- [EXERCISES TO COMPLETE]
- a) Answer these questions from the text about the president's July 2020 statements and actions:
(i) Which livestreaming platform suspended the president's channel, and for what stated reason?
(ii) What two terms did the president use for the painting of "Black Lives Matter" on a prominent New York City street?
(iii) On July 7, 2020, how many recent instances did CNN detail in which the Trump administration used the COVID-19 pandemic to reduce immigration?
- b) In the text about the president's July 2020 statements and actions, retype the part that opens with the words containing "President Trump seemed" and closes with "the Confederate flag.".

- [TEXT PROVIDED]

That same day, livestreaming platform Twitch suspended the president’s channel for “hateful content” after a pair of videos were broadcast in which the president spoke disparagingly of Mexican and Latinx people.

A June 30, 2020 Washington Post story noted the president’s numerous tweets dedicated to tough-on-crime approaches towards Black Lives Matter protesters and vandals of Confederate monuments amid near silence on the COVID-19 pandemic. The Center for Disease Control observes that the virus disproportionately infects and kills Black, Latinx, and Native American people in the United States, who experience hospitalizations at four-to-five times the rate of white people.

July 2020, Generally

Up to July, 2020, President Trump continued his “ardent defense of Confederate monuments,” even as public opinion swung against him, according to the Washington Post. That story also noted his tweets at Sen. Elizabeth Warren, again referring to her as “Pocahantas,” and his criticism of the Black Lives Matter movement.

The president called the painting of “Black Lives Matter” on a prominent New York City street “a symbol of hate” and “denigrating.” The comments were defended by White House press secretary Kayleigh McEnany and echoed by his personal lawyer, Rudy Giuliani.

President Trump’s July 4, 2020 remarks at Mount Rushmore, on native land in South Dakota, were considered “outrageous” by CNN. He railed against a “new far-left fascism,” reported the New York Times. 

On July 6, 2020, Trump falsely tweeted that NASCAR ratings were down, following the finding of a noose in the garage of Bubba Wallace, the sole Black driver in NASCAR’s highest ranks. 

That same day, the president criticized the Washington professional football team and the professional baseball team in Cleveland for considering changing their clubs’ names, widely derided as racist. He then fumed as the football team announced a name change the following week. 

CNN, on July 7, 2020, detailed 17 recent instances in which the Trump administration took advantage of the COVID-19 pandemic to reduce immigration into the United States, primarily from predominantly Black and brown populations.

President Trump seemed to deny the fact or the importance of Black people being killed disproportionately by police in a July 14, 2020 interview with CBS News. He also defended monuments to Confederate leaders and people brandishing the Confederate flag. 

As of July 16, 2020, the Trump administration continued flouting a Supreme Court ruling that the administration’s rescission of Deferred Action for Childhood Arrivals (DACA) was unconstitutional for being “arbitrary and capricious.”

That evening, Trump’s niece Mary Trump told MSNBC that she had heard the president use racist and anti-Semitic slurs.

- [DATA FOR REVIEW]

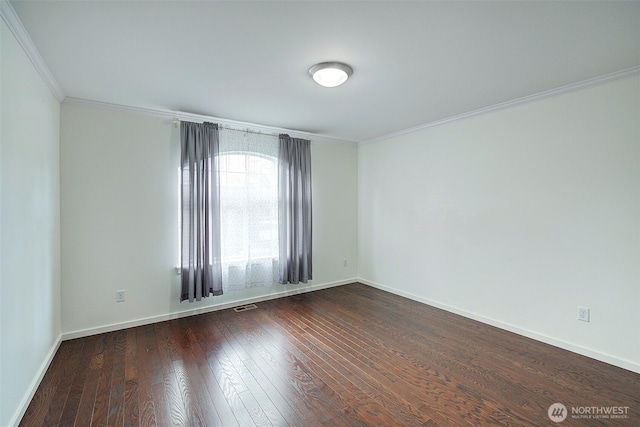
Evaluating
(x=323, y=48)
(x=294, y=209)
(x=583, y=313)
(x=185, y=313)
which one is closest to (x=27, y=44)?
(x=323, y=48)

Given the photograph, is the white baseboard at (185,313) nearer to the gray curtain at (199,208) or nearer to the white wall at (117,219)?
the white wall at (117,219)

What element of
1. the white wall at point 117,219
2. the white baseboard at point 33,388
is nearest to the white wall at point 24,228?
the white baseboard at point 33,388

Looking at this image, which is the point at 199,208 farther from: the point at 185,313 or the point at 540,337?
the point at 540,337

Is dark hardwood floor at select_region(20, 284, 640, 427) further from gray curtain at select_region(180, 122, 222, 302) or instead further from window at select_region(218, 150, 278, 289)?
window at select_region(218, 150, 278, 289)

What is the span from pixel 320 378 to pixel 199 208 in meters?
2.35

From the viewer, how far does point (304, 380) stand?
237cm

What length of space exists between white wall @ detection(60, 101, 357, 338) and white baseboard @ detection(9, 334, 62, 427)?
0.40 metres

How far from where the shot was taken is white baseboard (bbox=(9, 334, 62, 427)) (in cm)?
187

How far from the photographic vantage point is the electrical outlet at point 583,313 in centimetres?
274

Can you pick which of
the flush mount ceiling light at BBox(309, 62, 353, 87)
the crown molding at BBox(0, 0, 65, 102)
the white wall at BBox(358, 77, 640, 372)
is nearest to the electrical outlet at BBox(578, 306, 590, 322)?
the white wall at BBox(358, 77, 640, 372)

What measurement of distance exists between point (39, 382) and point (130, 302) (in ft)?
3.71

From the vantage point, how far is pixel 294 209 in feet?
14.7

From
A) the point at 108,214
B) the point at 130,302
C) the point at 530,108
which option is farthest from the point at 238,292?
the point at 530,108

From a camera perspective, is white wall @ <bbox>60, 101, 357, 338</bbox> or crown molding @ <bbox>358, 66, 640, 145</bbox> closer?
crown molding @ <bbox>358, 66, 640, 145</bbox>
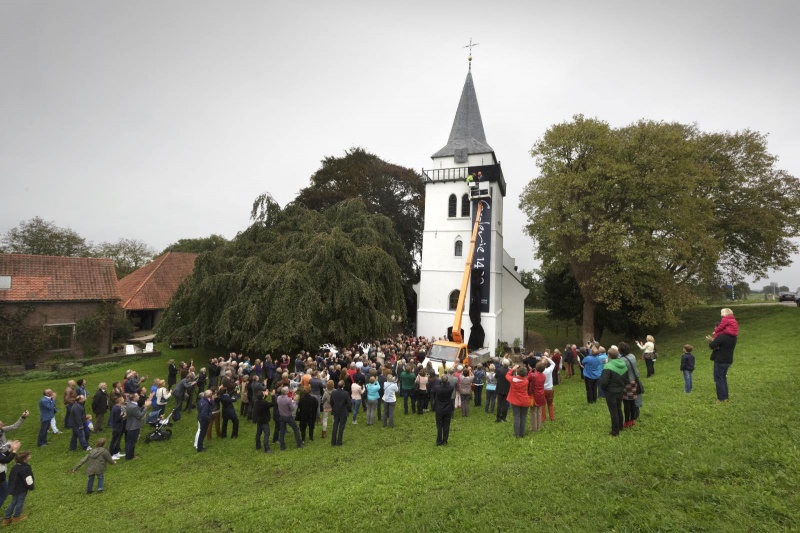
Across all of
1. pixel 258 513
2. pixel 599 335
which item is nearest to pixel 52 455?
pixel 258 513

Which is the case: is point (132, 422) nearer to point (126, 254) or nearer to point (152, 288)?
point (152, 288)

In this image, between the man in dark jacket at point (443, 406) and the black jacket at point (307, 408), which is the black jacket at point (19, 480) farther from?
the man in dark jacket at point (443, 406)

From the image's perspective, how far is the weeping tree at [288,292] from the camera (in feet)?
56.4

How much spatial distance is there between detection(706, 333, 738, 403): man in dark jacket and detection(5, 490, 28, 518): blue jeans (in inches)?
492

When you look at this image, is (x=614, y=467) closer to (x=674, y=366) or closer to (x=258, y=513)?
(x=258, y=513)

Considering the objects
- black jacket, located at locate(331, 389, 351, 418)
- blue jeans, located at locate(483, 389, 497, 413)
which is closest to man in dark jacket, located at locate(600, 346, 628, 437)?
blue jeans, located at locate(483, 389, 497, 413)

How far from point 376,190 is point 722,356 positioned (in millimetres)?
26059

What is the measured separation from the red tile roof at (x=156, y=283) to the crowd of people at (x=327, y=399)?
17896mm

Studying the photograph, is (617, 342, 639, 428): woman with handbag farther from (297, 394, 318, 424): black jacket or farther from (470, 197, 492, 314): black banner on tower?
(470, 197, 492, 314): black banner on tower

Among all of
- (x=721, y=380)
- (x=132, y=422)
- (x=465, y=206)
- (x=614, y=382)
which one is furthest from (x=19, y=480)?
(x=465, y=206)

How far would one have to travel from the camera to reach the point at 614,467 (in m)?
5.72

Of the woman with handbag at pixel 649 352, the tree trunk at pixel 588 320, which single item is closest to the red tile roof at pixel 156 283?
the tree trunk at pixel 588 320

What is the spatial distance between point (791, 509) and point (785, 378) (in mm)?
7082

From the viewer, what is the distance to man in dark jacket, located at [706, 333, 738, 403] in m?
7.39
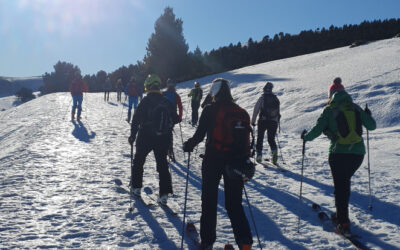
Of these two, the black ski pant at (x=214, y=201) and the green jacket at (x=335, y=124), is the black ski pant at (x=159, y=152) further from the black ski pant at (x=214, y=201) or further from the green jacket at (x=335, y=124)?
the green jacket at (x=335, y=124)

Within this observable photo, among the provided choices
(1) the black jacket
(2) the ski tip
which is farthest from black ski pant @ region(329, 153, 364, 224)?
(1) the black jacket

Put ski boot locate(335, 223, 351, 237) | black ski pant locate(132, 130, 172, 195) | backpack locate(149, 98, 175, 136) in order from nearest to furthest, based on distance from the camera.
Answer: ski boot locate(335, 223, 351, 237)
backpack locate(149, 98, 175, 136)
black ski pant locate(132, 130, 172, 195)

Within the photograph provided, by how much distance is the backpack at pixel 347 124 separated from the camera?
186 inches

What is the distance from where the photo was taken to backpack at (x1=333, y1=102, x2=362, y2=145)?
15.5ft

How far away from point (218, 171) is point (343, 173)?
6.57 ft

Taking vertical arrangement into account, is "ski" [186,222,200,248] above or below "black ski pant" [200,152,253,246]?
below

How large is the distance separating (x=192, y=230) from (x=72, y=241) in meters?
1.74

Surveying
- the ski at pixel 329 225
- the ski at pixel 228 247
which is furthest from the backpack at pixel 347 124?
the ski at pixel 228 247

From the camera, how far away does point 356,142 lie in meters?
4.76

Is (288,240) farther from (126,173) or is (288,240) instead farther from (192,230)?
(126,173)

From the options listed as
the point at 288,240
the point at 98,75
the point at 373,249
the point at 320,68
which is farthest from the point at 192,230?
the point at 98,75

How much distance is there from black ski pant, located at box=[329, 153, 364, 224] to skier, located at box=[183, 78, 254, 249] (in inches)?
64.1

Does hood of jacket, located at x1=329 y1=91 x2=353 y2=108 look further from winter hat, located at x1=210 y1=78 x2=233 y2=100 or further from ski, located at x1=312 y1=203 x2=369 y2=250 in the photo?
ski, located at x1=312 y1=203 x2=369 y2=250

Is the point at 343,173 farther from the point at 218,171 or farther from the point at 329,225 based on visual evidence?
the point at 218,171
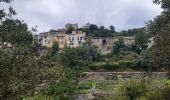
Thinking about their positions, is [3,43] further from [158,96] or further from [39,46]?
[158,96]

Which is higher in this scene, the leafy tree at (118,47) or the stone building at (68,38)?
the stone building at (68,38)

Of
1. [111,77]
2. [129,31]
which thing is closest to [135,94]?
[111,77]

--

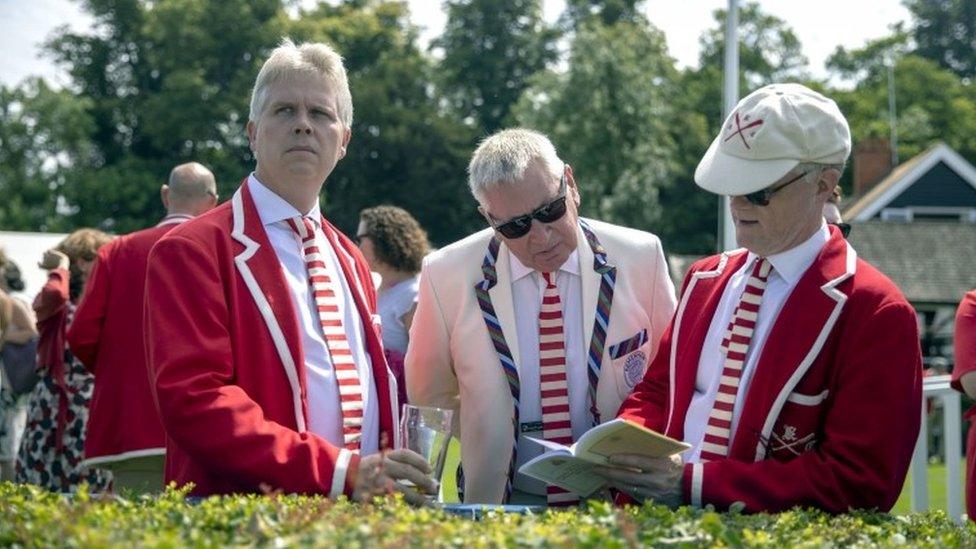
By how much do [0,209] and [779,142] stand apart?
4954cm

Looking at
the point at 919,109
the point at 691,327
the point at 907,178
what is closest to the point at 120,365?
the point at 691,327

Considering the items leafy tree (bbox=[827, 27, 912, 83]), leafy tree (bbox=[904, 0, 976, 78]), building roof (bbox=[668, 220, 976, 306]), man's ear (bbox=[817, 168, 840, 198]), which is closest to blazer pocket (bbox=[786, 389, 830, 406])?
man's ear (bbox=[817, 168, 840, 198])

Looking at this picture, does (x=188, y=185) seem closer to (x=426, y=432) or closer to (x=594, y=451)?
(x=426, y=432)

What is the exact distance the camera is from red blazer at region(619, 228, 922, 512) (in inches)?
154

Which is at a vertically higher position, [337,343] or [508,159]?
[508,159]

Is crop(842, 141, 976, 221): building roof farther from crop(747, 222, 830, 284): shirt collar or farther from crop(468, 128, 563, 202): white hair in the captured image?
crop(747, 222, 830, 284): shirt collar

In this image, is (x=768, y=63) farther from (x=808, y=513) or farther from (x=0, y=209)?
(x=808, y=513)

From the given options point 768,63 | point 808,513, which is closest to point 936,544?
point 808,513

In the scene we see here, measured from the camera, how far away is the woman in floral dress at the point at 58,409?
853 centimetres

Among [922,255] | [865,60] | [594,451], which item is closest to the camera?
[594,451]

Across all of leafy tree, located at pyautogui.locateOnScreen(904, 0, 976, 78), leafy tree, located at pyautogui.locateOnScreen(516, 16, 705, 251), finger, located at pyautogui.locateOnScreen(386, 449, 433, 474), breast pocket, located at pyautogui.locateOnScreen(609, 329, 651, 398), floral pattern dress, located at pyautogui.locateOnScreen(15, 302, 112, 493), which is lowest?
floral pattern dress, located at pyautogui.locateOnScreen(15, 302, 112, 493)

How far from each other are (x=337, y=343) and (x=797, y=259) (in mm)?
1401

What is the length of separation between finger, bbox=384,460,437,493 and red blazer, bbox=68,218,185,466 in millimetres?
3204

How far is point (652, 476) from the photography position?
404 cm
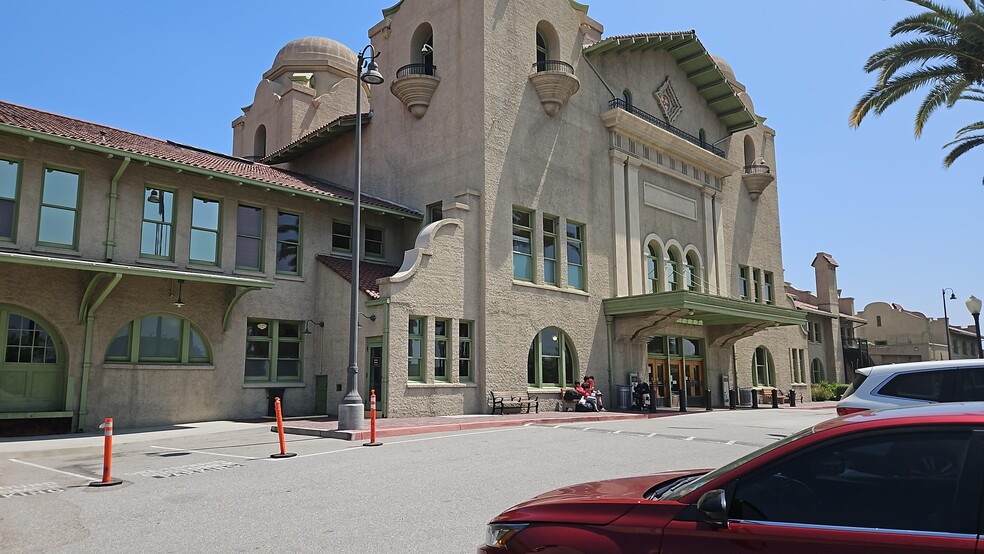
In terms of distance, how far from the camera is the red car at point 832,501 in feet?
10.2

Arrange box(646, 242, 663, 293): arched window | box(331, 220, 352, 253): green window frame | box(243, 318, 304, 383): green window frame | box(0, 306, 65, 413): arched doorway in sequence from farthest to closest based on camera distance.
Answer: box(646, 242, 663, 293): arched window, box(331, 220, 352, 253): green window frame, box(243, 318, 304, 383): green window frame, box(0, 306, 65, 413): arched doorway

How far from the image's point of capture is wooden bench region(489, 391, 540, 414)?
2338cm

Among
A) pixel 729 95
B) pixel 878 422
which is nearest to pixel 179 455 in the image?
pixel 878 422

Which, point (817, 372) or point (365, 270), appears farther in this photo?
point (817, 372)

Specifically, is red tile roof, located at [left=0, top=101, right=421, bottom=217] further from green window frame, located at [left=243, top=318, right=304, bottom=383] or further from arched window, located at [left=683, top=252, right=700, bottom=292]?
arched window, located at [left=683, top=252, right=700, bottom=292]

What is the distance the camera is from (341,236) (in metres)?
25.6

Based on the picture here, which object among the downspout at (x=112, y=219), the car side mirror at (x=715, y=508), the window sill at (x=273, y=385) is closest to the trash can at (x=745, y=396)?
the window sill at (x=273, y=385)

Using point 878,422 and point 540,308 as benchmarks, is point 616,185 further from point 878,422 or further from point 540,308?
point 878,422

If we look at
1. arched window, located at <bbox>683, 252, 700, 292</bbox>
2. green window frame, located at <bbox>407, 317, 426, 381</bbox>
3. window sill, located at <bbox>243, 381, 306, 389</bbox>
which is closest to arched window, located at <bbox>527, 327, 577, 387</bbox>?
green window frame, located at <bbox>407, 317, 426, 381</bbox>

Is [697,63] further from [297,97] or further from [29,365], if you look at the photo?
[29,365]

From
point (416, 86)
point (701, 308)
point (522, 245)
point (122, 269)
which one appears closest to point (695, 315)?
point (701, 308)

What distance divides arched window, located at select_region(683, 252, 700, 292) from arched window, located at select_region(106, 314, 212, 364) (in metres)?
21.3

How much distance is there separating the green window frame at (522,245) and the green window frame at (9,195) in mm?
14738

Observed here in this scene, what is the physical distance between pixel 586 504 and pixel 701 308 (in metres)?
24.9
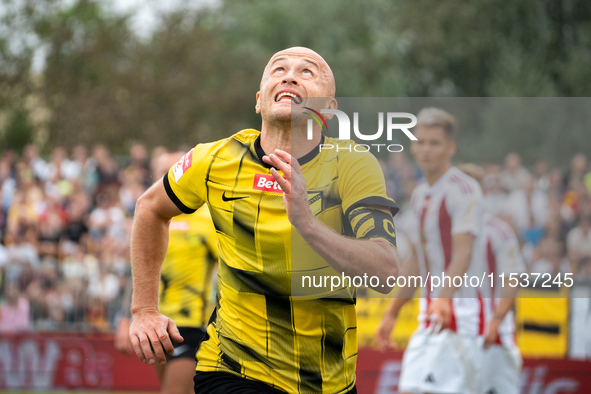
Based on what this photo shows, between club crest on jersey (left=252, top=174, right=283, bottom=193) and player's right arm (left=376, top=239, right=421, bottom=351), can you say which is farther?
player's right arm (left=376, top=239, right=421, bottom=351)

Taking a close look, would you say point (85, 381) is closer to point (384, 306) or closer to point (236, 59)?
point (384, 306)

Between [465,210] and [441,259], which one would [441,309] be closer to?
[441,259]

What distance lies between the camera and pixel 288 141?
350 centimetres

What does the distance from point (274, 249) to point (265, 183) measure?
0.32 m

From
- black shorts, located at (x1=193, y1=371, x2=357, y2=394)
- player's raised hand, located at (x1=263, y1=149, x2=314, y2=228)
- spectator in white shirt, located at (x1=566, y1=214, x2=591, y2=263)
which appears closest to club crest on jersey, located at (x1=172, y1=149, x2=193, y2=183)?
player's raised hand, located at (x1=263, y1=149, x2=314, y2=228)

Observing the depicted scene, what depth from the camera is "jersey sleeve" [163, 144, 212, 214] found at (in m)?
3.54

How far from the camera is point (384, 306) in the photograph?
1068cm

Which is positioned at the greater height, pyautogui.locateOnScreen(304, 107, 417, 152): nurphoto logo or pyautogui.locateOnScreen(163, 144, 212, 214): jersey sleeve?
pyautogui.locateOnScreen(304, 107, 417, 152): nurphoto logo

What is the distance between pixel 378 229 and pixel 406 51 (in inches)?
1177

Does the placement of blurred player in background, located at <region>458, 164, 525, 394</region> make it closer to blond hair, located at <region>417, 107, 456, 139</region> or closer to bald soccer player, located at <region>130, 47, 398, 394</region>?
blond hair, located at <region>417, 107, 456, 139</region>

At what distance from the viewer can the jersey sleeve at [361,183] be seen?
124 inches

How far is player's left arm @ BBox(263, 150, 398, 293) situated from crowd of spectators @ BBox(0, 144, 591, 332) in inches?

- [ANSWERS BY TASK]
- a)
(i) Twitch, for "hateful content."
(ii) "a symbol of hate" and "denigrating."
(iii) 17.

- b)
President Trump seemed to deny the fact or the importance of Black people being killed disproportionately by police in a July 14, 2020 interview with CBS News. He also defended monuments to Confederate leaders and people brandishing the Confederate flag.